[Supplied data Boundary: Start]

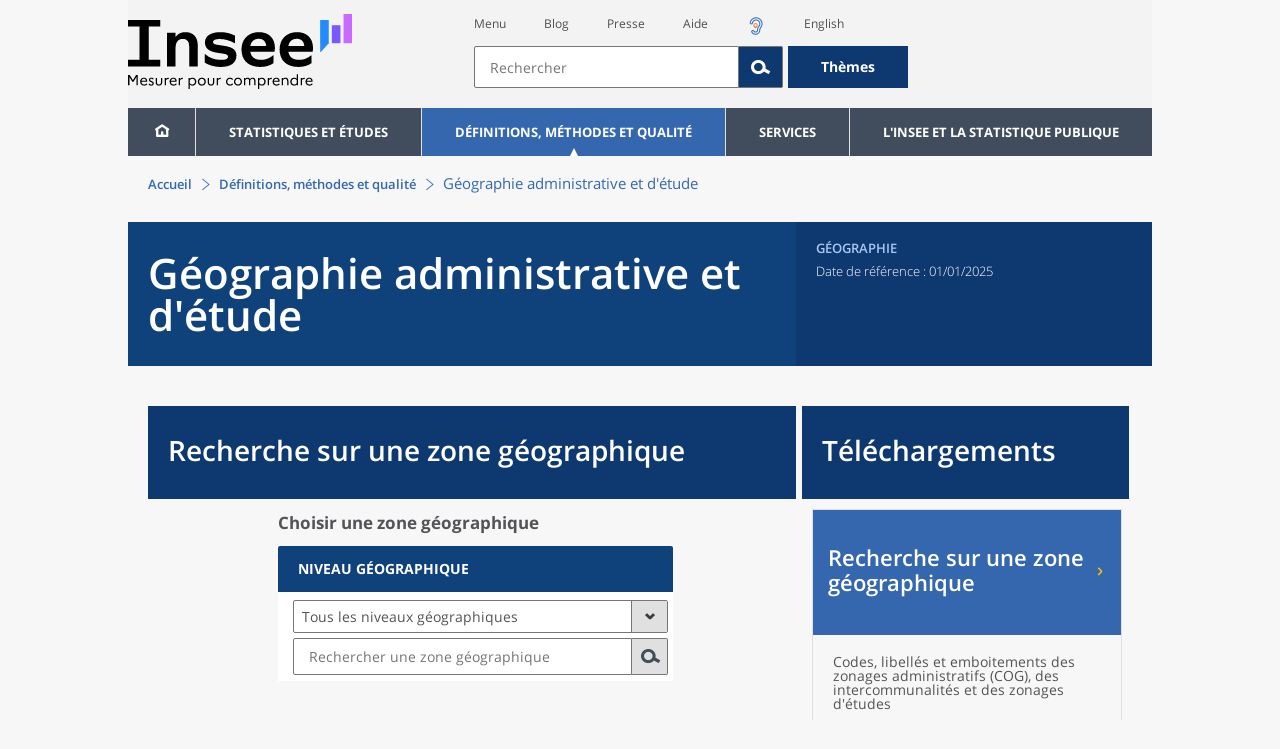

--- FILE ---
content_type: image/svg+xml
request_url: https://www.insee.fr/static/img/pictooreille.svg
body_size: 2168
content:
<?xml version="1.0" encoding="utf-8"?>
<!-- Generator: Adobe Illustrator 25.2.1, SVG Export Plug-In . SVG Version: 6.00 Build 0)  -->
<svg version="1.1" id="Calque_1" xmlns="http://www.w3.org/2000/svg" xmlns:xlink="http://www.w3.org/1999/xlink" x="0px" y="0px"
	 viewBox="0 0 282.5 282.5" style="enable-background:new 0 0 282.5 282.5;" xml:space="preserve">
<style type="text/css">
	.st0{fill:#286AC7;}
	.st1{fill:#FF6600;}
</style>
<g>
	<path class="st0" d="M135.6,265.6c-25.8,0-46.3-12-59.1-34.6c-3-5.3-3.8-11.4-2.1-17.2c1.6-5.8,5.4-10.7,10.7-13.7
		c3.4-1.9,7.3-3,11.2-3c8.1,0,15.7,4.4,19.7,11.5c5.3,9.3,11.4,12.4,22.7,11.5c7.1-0.5,14.4-8.2,16.8-13.5c0.5-1.2,0.7-5.3,0.8-8.4
		c0.4-8,0.9-20,6.7-33.3c3.6-9.5,9.1-17.3,14.3-24.9c4.2-6,8.5-12.2,9.5-16.3c2.5-11.8,4-23.6-4.9-37.9
		c-10.4-15.5-20.7-21.4-39.3-22.2c-0.7,0-1.4-0.1-2-0.1c-18.1,0-30,12.1-34.3,17.2c-5.3,6.5-8.6,17.2-9.3,20.5
		C94.7,111.5,85.4,119,74.9,119c-1.6,0-3.3-0.2-4.9-0.5c-12.2-2.7-19.9-14.7-17.3-26.9C53,89.3,57.9,68.1,71.1,52
		c8.4-10.1,31.8-33.8,69.1-33.8c1.4,0,2.9,0,4.3,0.1c32.9,1.5,56.7,15,75.1,42.6l0.3,0.4c19.7,31.3,13.9,58.8,11.1,72.1l-0.1,0.4
		c-2.9,12.6-9.8,22.5-16.4,32.1c-4,5.7-7.7,11.2-9.4,15.6l-0.5,1.3c-2.6,5.8-2.8,11.3-3.1,17.6c-0.3,7.2-0.8,16.2-4.9,25.2
		c-8.2,17.8-28.8,37.9-54.7,39.8C139.8,265.6,137.7,265.6,135.6,265.6z M96.2,211.4c-1.5,0-2.9,0.4-4.2,1.1c-2,1.1-3.4,2.9-4,5.1
		c-0.6,2.2-0.3,4.5,0.8,6.5c10.3,18.2,26.1,27.4,46.8,27.4c1.7,0,3.5-0.1,5.3-0.2c20.1-1.5,36.3-17.4,42.9-31.6
		c3-6.5,3.3-13.4,3.6-20c0.3-7.1,0.7-14.5,4.3-22.6l0.3-0.7c2.3-6,6.5-12.1,10.9-18.6c5.9-8.5,12-17.3,14.3-27.2v-0.2
		c2.6-12.2,7.4-35.1-9.2-61.4l-0.2-0.3c-16-24.1-35.2-34.9-63.9-36.2c-1.2-0.1-2.5-0.1-3.6-0.1c-31.2,0-51.1,20-58.2,28.6
		C70.7,74.8,66.5,93.8,66.3,94.6c-1,4.6,1.9,9.1,6.5,10.1c0.6,0.1,1.2,0.2,1.8,0.2c3.9,0,7.4-2.8,8.3-6.7
		c1.2-5.5,5.3-18.1,12.2-26.4c5.8-7,22.2-23.6,47.9-22.3c23.3,1,37.5,9,50.5,28.6l0.1,0.2c11.8,18.8,9.7,34.9,6.8,48.6v0.2
		c-1.6,6.7-6.5,13.7-11.6,21.2c-4.8,6.9-9.8,14.1-12.8,22l-0.1,0.3c-4.8,11-5.2,20.7-5.6,28.5c-0.3,5.4-0.5,10.1-2.1,13.6
		c-3.6,7.9-14.6,20.7-28.6,21.8c-1.5,0.1-2.9,0.2-4.2,0.2c-14.4,0-24.5-6-31.8-18.8C102.1,213,99.3,211.4,96.2,211.4z"/>
	<path class="st1" d="M134,102.3c-8.4,0.1-15.5,3-21.4,8.9s-8.8,13-8.9,21.4s2.8,15.5,8.7,21.4l21.2,21.2l21.5-21.5
		c5.9-5.9,8.8-13,9-21.3c0.1-8.3-2.8-15.4-8.6-21.3C149.5,105.1,142.4,102.2,134,102.3z M146.6,144.5c-7.1,7.1-18.5,7.1-25.6,0
		s-7.1-18.5,0-25.6s18.5-7.1,25.6,0C153.7,126,153.7,137.4,146.6,144.5z"/>
</g>
</svg>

[Supplied data Boundary: End]

Instructions for the task: This exercise calls for a verbatim output of the entries, pictures omitted.

Task result:
--- FILE ---
content_type: image/svg+xml
request_url: https://www.insee.fr/static/img/pictooreille.svg
body_size: 2168
content:
<?xml version="1.0" encoding="utf-8"?>
<!-- Generator: Adobe Illustrator 25.2.1, SVG Export Plug-In . SVG Version: 6.00 Build 0)  -->
<svg version="1.1" id="Calque_1" xmlns="http://www.w3.org/2000/svg" xmlns:xlink="http://www.w3.org/1999/xlink" x="0px" y="0px"
	 viewBox="0 0 282.5 282.5" style="enable-background:new 0 0 282.5 282.5;" xml:space="preserve">
<style type="text/css">
	.st0{fill:#286AC7;}
	.st1{fill:#FF6600;}
</style>
<g>
	<path class="st0" d="M135.6,265.6c-25.8,0-46.3-12-59.1-34.6c-3-5.3-3.8-11.4-2.1-17.2c1.6-5.8,5.4-10.7,10.7-13.7
		c3.4-1.9,7.3-3,11.2-3c8.1,0,15.7,4.4,19.7,11.5c5.3,9.3,11.4,12.4,22.7,11.5c7.1-0.5,14.4-8.2,16.8-13.5c0.5-1.2,0.7-5.3,0.8-8.4
		c0.4-8,0.9-20,6.7-33.3c3.6-9.5,9.1-17.3,14.3-24.9c4.2-6,8.5-12.2,9.5-16.3c2.5-11.8,4-23.6-4.9-37.9
		c-10.4-15.5-20.7-21.4-39.3-22.2c-0.7,0-1.4-0.1-2-0.1c-18.1,0-30,12.1-34.3,17.2c-5.3,6.5-8.6,17.2-9.3,20.5
		C94.7,111.5,85.4,119,74.9,119c-1.6,0-3.3-0.2-4.9-0.5c-12.2-2.7-19.9-14.7-17.3-26.9C53,89.3,57.9,68.1,71.1,52
		c8.4-10.1,31.8-33.8,69.1-33.8c1.4,0,2.9,0,4.3,0.1c32.9,1.5,56.7,15,75.1,42.6l0.3,0.4c19.7,31.3,13.9,58.8,11.1,72.1l-0.1,0.4
		c-2.9,12.6-9.8,22.5-16.4,32.1c-4,5.7-7.7,11.2-9.4,15.6l-0.5,1.3c-2.6,5.8-2.8,11.3-3.1,17.6c-0.3,7.2-0.8,16.2-4.9,25.2
		c-8.2,17.8-28.8,37.9-54.7,39.8C139.8,265.6,137.7,265.6,135.6,265.6z M96.2,211.4c-1.5,0-2.9,0.4-4.2,1.1c-2,1.1-3.4,2.9-4,5.1
		c-0.6,2.2-0.3,4.5,0.8,6.5c10.3,18.2,26.1,27.4,46.8,27.4c1.7,0,3.5-0.1,5.3-0.2c20.1-1.5,36.3-17.4,42.9-31.6
		c3-6.5,3.3-13.4,3.6-20c0.3-7.1,0.7-14.5,4.3-22.6l0.3-0.7c2.3-6,6.5-12.1,10.9-18.6c5.9-8.5,12-17.3,14.3-27.2v-0.2
		c2.6-12.2,7.4-35.1-9.2-61.4l-0.2-0.3c-16-24.1-35.2-34.9-63.9-36.2c-1.2-0.1-2.5-0.1-3.6-0.1c-31.2,0-51.1,20-58.2,28.6
		C70.7,74.8,66.5,93.8,66.3,94.6c-1,4.6,1.9,9.1,6.5,10.1c0.6,0.1,1.2,0.2,1.8,0.2c3.9,0,7.4-2.8,8.3-6.7
		c1.2-5.5,5.3-18.1,12.2-26.4c5.8-7,22.2-23.6,47.9-22.3c23.3,1,37.5,9,50.5,28.6l0.1,0.2c11.8,18.8,9.7,34.9,6.8,48.6v0.2
		c-1.6,6.7-6.5,13.7-11.6,21.2c-4.8,6.9-9.8,14.1-12.8,22l-0.1,0.3c-4.8,11-5.2,20.7-5.6,28.5c-0.3,5.4-0.5,10.1-2.1,13.6
		c-3.6,7.9-14.6,20.7-28.6,21.8c-1.5,0.1-2.9,0.2-4.2,0.2c-14.4,0-24.5-6-31.8-18.8C102.1,213,99.3,211.4,96.2,211.4z"/>
	<path class="st1" d="M134,102.3c-8.4,0.1-15.5,3-21.4,8.9s-8.8,13-8.9,21.4s2.8,15.5,8.7,21.4l21.2,21.2l21.5-21.5
		c5.9-5.9,8.8-13,9-21.3c0.1-8.3-2.8-15.4-8.6-21.3C149.5,105.1,142.4,102.2,134,102.3z M146.6,144.5c-7.1,7.1-18.5,7.1-25.6,0
		s-7.1-18.5,0-25.6s18.5-7.1,25.6,0C153.7,126,153.7,137.4,146.6,144.5z"/>
</g>
</svg>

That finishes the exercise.